By Sanette Viljoen
The court had to answer this question in the case of Escherich en ʼn Ander v De Waal en Andere (2912/2016) in 2017 in the Western Cape. The parties to this case were owners of stands in the Wilderness Forest Estate. All the stands of the estate were depicted on a general plan that had already been approved by the surveyor general in 1945.
The plans also detailed the roads on the estate. One of these roads was Sea View Drive East. This road gave access to the property of the first applicant, Escherich. The road also crossed the respondent’s property, thus giving access to the second applicant’s property.
The respondent built a store and a chicken coop on this road and closed the road by means of a gate where it entered his property. The respondent also made a new road on the boundary between his property and that of the first applicant. The result was that the original road could no longer be used. The applicants therefore had no choice but to use the new road built by the respondent.
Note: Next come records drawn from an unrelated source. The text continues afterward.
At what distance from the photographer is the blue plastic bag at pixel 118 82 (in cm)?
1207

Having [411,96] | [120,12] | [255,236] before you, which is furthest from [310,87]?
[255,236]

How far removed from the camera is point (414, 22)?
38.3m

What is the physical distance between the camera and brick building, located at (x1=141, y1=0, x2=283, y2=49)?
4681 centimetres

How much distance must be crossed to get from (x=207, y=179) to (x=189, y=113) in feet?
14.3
The respondent claimed that he built the new road for better access to a specific store on his property when towing his trailer, etc. The applicants held that the respondent closed this road simply to prevent people from driving past his house.
The applicants applied to the court to instruct the respondent to open the road again.
The respondent’s main argument was that the original road was not a public street and that he was therefore entitled to close and divert the road.
The court looked at the description of a public street and came to the conclusion that all the roads on that estate qualified as public streets because all of them were depicted on a general plan drawn up by the surveyor general and were also registered and filed in the office of the surveyor general.
The respondent therefore had no right to close or divert such a road. There was an established procedure for when a person wanted to change any route or location of a public street. Nobody can simply ignore it.
The court ordered the respondent to demolish the buildings and to restore the road in its original location.